● What you need to do:
Convert the material below into a two-column CSV with the header input,output, giving each text and its answer one row, each in a single quoted field with line breaks replaced by spaces, and leave the pictures out.

_ _ _ _ _ _ _

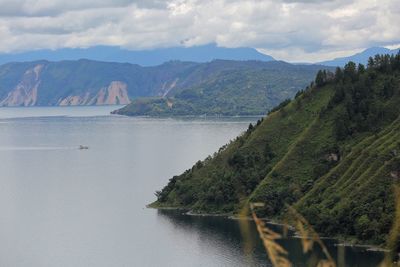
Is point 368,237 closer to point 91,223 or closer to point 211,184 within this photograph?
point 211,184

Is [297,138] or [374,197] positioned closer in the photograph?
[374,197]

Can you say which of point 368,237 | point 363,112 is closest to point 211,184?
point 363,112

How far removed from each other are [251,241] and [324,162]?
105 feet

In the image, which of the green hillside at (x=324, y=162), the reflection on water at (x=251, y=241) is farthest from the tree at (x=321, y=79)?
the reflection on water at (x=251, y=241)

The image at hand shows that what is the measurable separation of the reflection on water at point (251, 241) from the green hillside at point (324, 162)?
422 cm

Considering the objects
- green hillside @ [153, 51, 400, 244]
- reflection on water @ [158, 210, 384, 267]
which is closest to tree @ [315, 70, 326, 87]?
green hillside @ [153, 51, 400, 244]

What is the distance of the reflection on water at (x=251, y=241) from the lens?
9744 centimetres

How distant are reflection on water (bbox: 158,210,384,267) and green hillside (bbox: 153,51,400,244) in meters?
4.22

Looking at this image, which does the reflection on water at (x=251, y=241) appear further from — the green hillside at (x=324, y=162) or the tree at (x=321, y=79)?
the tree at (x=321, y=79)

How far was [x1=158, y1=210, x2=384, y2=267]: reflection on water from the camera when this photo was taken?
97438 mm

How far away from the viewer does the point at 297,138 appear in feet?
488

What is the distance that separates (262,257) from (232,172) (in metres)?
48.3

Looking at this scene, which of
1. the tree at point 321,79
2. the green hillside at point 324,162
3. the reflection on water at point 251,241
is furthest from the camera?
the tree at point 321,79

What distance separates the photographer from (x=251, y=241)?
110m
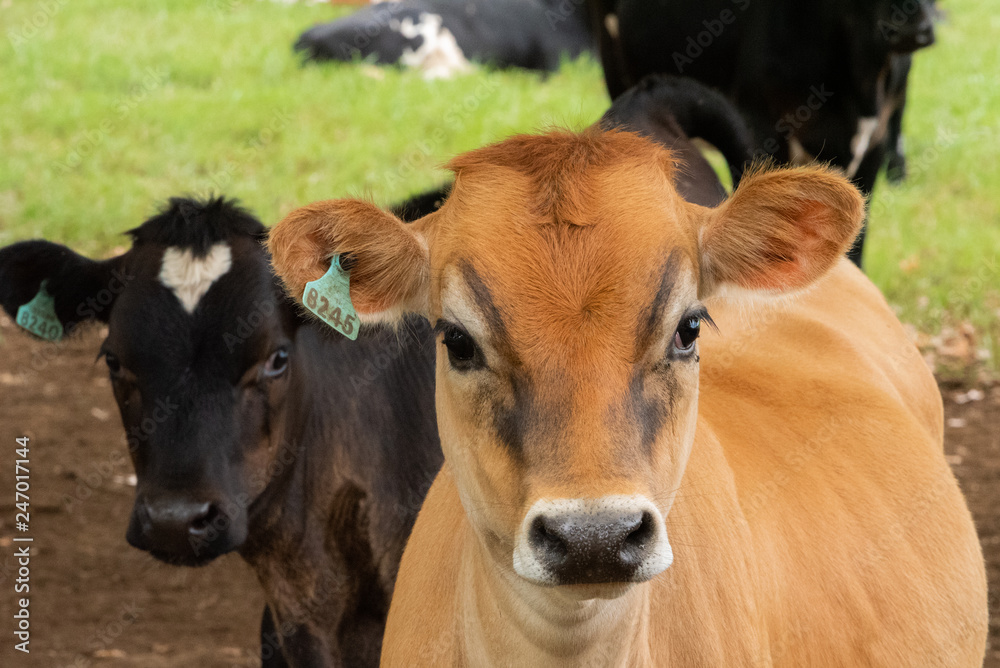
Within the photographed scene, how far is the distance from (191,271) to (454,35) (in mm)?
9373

_ _ _ _ _ _ _

● Solution to this exercise:
input,output
"Is point 368,237 closer to point 91,223 or closer to point 211,184 within this photograph?","point 211,184"
"Is [297,138] or [374,197] positioned closer in the photograph?","[374,197]"
"Can you say which of point 368,237 | point 363,112 is closest to point 211,184?","point 363,112"
"How far removed from each other are [251,241] and [324,162]?","105 feet"
"In the image, which of the green hillside at (x=324, y=162), the reflection on water at (x=251, y=241) is farthest from the tree at (x=321, y=79)?","the reflection on water at (x=251, y=241)"
"The image at hand shows that what is the measurable separation of the reflection on water at point (251, 241) from the green hillside at point (324, 162)?","422 cm"
"Considering the objects - green hillside @ [153, 51, 400, 244] - reflection on water @ [158, 210, 384, 267] which is closest to tree @ [315, 70, 326, 87]?","green hillside @ [153, 51, 400, 244]"
"What is the distance of the reflection on water at (x=251, y=241) from the lens?","9744 centimetres"
"How distant are reflection on water (bbox: 158,210,384,267) and green hillside (bbox: 153,51,400,244) in meters?","4.22"
"Looking at this image, which does the reflection on water at (x=251, y=241) appear further from — the green hillside at (x=324, y=162) or the tree at (x=321, y=79)?","the tree at (x=321, y=79)"
"How far was [x1=158, y1=210, x2=384, y2=267]: reflection on water from the camera when this photo was taken?","97438 mm"
"How far away from the viewer does the point at 297,138 appear in feet?","488"
"What is the distance that separates (262,257) from (232,172) (in metres)?","48.3"
"Looking at this scene, which of 1. the tree at point 321,79 2. the green hillside at point 324,162 3. the reflection on water at point 251,241 is furthest from the camera?","the tree at point 321,79"
"What distance separates the photographer from (x=251, y=241)?","110m"
"Within the photographed scene, how far is the distance from (191,271) to (454,35) (in mm)?","9373"